AT UC & BEYOND: Dems outnumber GOP profs; grads of U.S. colleges enjoy visa advantages

DEMOCRAT PROFESSORS OUTNUMBER REPUBLICAN professors at American colleges, according to a pair of studies released this month by the National Association of Scholars. One study found that in the American Anthropological Association, for example, there were 30 people who voted mostly Democratic for every one who voted Republican. In other groups, like the American Economic Association, the disparity was less stark, with Democrats outnumbering Republicans three to one. The other study examined the party registrations of professors at Stanford University and UC Berkeley. According to the findings, the ratio of Democrats to Republicans is 7.6 to 1 at Stanford and 9.9 to 1 at UC Berkeley.

...MORE THAN ONE MILLION students and 90,000 low-income college students may lose their grants in the 2005-06 school year under new financial aid rules. Congress passed a bill on Nov. 20 that will increase Pell Grant funding by approximately $458 million to $12.4 billion, which may not meet the growing demand for the program. According to a Nov. 23 press release from the California Student Public Interest Research Group, the spending bill will force the Department of Education to change the formula used to calculate student eligibility for Pell Grants.

...HIGH HOUSING COSTS in Davis was one of the reasons that a Davis microprocessor firm recently opened up a design lab in Ann Arbor, Mich., according to the Ann Arbor Business Review. "We suffer from high taxes, extremely high housing prices and a lot of anti-business legislation and regulations," said Z-World founder and CEO Norm Rogers.

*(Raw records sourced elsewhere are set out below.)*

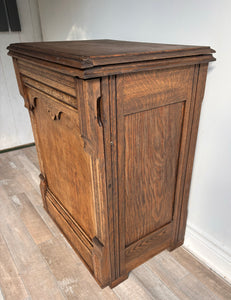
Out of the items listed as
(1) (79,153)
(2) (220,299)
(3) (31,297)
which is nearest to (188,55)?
(1) (79,153)

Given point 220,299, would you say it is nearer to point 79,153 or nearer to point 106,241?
point 106,241

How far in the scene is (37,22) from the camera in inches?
114

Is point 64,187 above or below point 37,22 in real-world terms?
below

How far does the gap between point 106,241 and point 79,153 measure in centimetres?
47

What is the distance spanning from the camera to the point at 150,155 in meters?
1.25

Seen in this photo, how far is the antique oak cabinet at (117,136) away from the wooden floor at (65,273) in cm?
8

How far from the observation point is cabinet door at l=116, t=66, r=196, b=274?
1.08m

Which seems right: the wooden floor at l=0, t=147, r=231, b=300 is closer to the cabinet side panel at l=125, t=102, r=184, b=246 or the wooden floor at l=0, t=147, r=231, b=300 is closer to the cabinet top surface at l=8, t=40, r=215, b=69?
the cabinet side panel at l=125, t=102, r=184, b=246

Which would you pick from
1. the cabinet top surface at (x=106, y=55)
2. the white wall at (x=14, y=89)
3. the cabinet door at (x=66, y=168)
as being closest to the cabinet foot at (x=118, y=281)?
the cabinet door at (x=66, y=168)

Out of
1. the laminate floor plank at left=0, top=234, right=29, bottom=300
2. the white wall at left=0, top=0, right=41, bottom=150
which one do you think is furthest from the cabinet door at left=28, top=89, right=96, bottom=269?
the white wall at left=0, top=0, right=41, bottom=150

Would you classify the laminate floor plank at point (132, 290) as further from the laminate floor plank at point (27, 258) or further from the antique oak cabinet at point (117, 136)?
the laminate floor plank at point (27, 258)

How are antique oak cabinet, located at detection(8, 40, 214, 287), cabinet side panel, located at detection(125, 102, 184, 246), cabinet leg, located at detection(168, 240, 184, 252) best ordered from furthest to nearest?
1. cabinet leg, located at detection(168, 240, 184, 252)
2. cabinet side panel, located at detection(125, 102, 184, 246)
3. antique oak cabinet, located at detection(8, 40, 214, 287)

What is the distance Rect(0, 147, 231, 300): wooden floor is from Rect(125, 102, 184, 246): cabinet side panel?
11.1 inches

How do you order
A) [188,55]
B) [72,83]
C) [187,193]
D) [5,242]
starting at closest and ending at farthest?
[72,83], [188,55], [187,193], [5,242]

The article noted that the average sales price of a home in Davis in 2004 was $597,600; in Ann Arbor, it was $340,000.

...THE UC SYSTEM filed a lawsuit Nov. 1 against a number of major natural gas providers for manipulating retail natural gas prices during California's energy crisis in 2000-2001. In the lawsuit filed in Alameda County Superior Court, the university claims that the energy companies -- primarily producers, marketers, traders, transporters, distributors and sellers of retail natural gas -- engaged in "unfair and deceptive conduct (that) caused California gas retail prices to escalate to about six times the national average."

...FILM PRODUCER Roger Corman has agreed to provide production funding of $100,000 to one or more UCLA School of Theater, Film and Television students to produce a feature-length motion picture. After Corman chooses one or more student proposals, funding for $100,000 per project will be given, and the applicants will produce a feature-length motion picture. Corman has pledged one-third of the profits from the resulting films to the department of film, television and digital media.

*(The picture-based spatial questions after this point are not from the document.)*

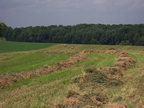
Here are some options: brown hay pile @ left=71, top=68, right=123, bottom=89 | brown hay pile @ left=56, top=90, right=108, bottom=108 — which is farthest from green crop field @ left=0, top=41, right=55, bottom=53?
brown hay pile @ left=56, top=90, right=108, bottom=108

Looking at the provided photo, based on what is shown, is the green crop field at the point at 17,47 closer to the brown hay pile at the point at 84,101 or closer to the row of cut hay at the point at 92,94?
the row of cut hay at the point at 92,94

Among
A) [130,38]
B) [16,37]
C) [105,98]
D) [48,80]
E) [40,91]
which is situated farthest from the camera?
[16,37]

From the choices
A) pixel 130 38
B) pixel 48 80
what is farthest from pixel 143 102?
pixel 130 38

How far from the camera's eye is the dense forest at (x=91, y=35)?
8319 cm

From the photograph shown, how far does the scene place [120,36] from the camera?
86.4m

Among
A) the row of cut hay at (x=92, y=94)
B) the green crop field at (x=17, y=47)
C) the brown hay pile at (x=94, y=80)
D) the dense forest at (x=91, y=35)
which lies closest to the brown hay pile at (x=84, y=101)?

...UC SANTA BARBARA reports that for the eighth consecutive year, research support from external sources reached a record high. Last year a total of $161.4 million was received from federal and state agencies, corporations, and foundations -- 12 percent over the previous year's record of $143.9 million.

...THE UCLA LIBRARY has acquired the papers of Harry Crane (1914-99), creator of "The Honeymooners" and a prolific writer of radio, television and film comedy. The collection encompasses scripts, correspondence, photographs, topical humor publications and awards spanning his career from the 1940s through the 1990s.

...PROFESSORS WALKED OFF THEIR JOBS at Northeastern Illinois University in November. Contract talks between administrators and members of Local 4100 of University Professionals of Illinois broke off on Nov. 19, with the sides still far apart on pay and workload issues. Faculty members are frustrated because they say the administration has not compromised much since negotiations began in May. The previous contract expired in August.

...INTERNATIONAL STUDENTS AND SCHOLARS who hold master's degrees or doctorates from American universities will have an edge over other foreign citizens seeking H-1B visas to work in the United States, thanks to a provision tucked into the vast spending bill that Congress approved in November, the Chronicle of Higher Education reported. The provision would allocate 20,000 new H-1B visas solely to foreigners who have graduate degrees from American universities. President Bush is expected to sign the legislation, which encompasses nine different spending bills.

...HARVARD LAW SCHOOL recently re-imposed a ban against military recruiting on its campus, on the grounds that the armed forces discriminate against gay men and lesbians. The decision came a day after a federal appeals court overturned a law penalizing colleges that do not provide access to recruiters.